Tuesday, November 11, 2014

SAC interface circuits interact with 1131, plus keypunch debugging continues


CHI INTERFACE AND DISK DRIVE

My first attempt to hook up my circuits to the backplane of the CHI interface box caused some damage to the interrupt level 4 status and request wires where they were hooked to wirewrap pins on the backplane. I will need to repair this before I use the unit further.

In the process of tracing the wiring of the 160 pin socket inside the CHI box, I found four signals that are not connected because the socket has an empty hole rather than a female pin at those locations. The way that the SAC interface works on the cable makes it insensitive to unconnected lines (or a missing SAC cable). Any signal that is produced by the 1131 is activating a transistor to pull the line down to ground, but without a connection, it doesn't matter if the pin floats. Any signal that is received by the 1131 terminates the cable on the 1130 end, puts 3V on the pin, and watches to see if the remote end pulls that pin down to ground or leaves it at 3V. With nothing connected, the pin stays at 3V.

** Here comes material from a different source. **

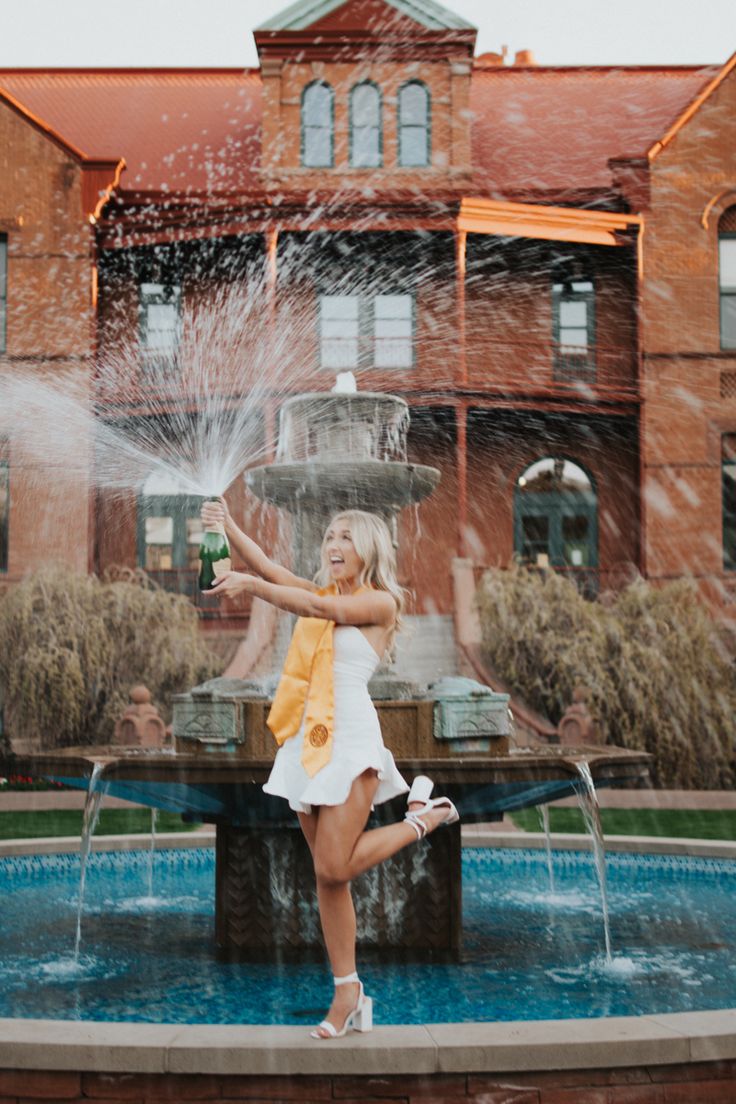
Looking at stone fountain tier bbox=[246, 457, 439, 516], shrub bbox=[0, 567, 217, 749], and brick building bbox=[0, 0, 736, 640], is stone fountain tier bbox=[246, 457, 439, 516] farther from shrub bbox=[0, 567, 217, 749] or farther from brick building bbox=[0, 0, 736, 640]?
brick building bbox=[0, 0, 736, 640]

Two of the missing pins are for specialized modes that may be needed by certain peripherals, but are not needed by the printer and disk connections implemented by CHI: Advance I/O Entry and Block Channel Advance cause the 1130 to latch in data earlier than normal in a memory cycle and keep the cycle stealing logic holding longer than normal for peripherals that can't meet the timing requirements of an 1130 memory cycle. If we don't ask for these, we get normal 1131 operatoin.

The other two are the interrupt level status for levels 3 and 5 - without looking at them, the CHI box can't place any devices on those interrupt levels and can't watch to see if the level is active. Since CHI determined what levels it would use for its disk and printer devices, they can work without that information.

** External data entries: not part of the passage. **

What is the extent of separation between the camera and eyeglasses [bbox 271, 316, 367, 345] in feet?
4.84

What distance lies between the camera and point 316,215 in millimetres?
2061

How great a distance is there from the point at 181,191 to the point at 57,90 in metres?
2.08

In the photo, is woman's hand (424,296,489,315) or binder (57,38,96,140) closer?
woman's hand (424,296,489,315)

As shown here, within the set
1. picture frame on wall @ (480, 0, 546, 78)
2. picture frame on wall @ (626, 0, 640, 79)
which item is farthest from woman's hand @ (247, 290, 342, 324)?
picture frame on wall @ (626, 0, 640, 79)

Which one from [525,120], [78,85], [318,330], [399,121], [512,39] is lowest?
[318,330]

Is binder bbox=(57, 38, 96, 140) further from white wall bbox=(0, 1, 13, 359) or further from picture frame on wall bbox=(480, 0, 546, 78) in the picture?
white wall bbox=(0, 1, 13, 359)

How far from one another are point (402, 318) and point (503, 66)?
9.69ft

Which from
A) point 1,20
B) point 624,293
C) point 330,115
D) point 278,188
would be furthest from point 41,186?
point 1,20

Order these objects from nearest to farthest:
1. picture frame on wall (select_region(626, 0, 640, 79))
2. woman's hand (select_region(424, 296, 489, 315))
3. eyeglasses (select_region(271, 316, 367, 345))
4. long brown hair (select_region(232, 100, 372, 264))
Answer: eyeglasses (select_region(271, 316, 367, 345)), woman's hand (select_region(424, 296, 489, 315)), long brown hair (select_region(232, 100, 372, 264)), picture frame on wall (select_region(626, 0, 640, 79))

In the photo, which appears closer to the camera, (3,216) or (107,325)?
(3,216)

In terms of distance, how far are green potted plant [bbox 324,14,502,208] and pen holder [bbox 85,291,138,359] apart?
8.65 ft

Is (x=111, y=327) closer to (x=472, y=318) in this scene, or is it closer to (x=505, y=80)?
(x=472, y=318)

NEW KEYPUNCH INTERFACE DEVELOPMENT

Something is hanging the Arduino in mid-card, around column 46. I looked over the keypunch and don't see any shorted pins or obvious anomalies. I will have to do more testing to understand what triggers this condition and therefore how to fix it.

I did testing with various length output lines and also with the read cable disconnected. The problem occurs regardless of the read cable, which rules out that as a source. When I punched a line with about 55 characters it seemed to finish properly and continue to process other commands, but when a line to be punched was 66 or more characters, the Arduino hung up during the punching.

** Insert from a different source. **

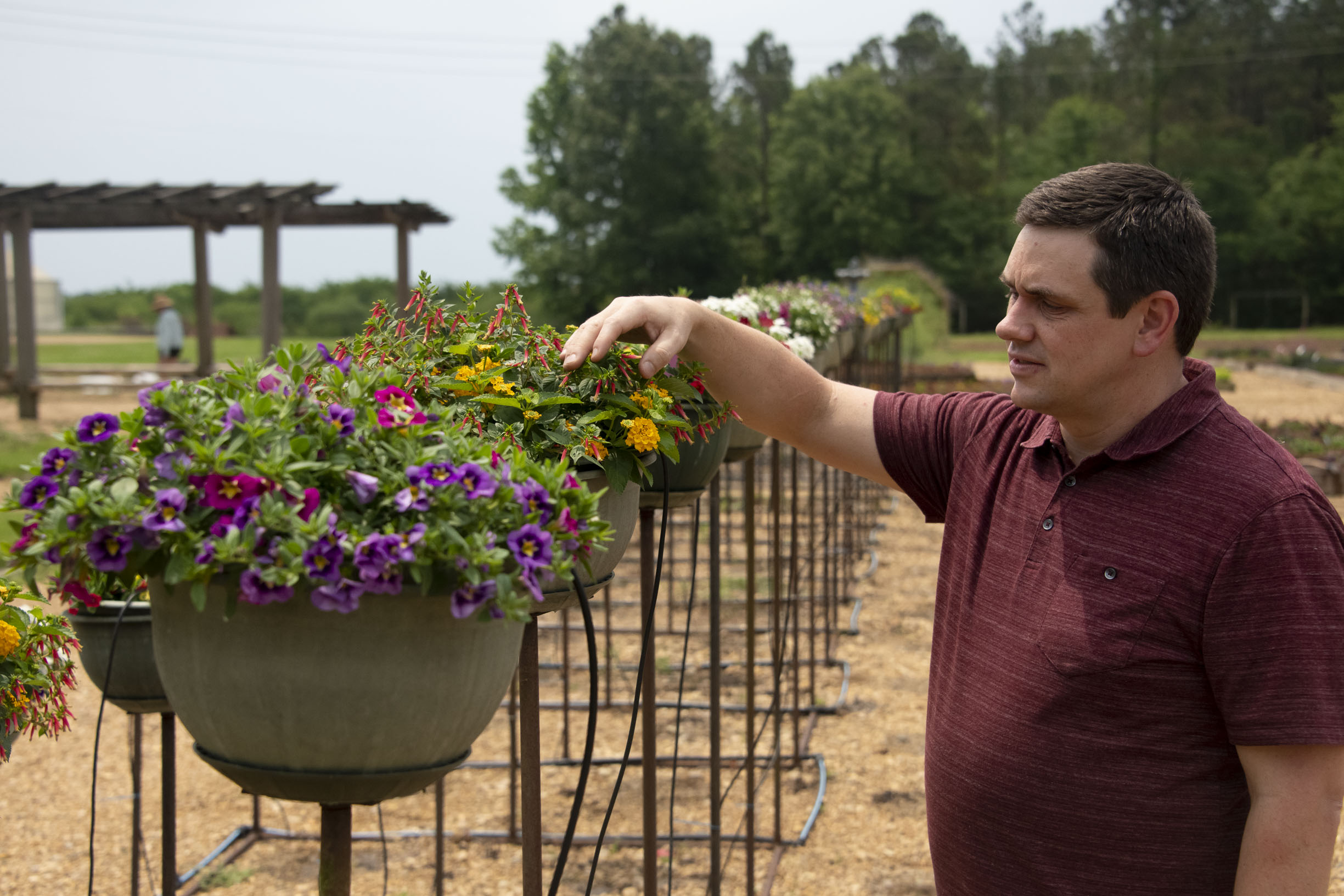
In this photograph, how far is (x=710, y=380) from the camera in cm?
200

I am not sure what changed that left this sensitive to this problem, but I will do further clean up of the code to reduce the chance of the stack running into the heap. One change I will make is to remove the use of the String objects which are what I extend as I add the incoming command lines and build up the punch output. I will explicitly store these in character arrays and track their size myself.

SAC INTERFACE FOR ADDING PERIPHERALS TO THE 1130

I did the test with my interface boards and the 1131, making use of the CHI box for its 160 pin socket. I pulled the circuit cards, leaving the SLT lines unterminated, then hooked two of them up to circuits on my board and to a TTL switch and indicator light. The signals were interrupt request for level 2, and interrupt level 2 active.

It wasn't an ideal connection, since the wire run from the socket was almost the maximum permissible for unbalanced lines - straight wire not twisted pairs - before I added my twisted pairs to those backplane pins. The behavior of the 1131 was what I expected when I had it in single step (SS) mode, but it was always triggering interrupt level 2 when in any other run mode.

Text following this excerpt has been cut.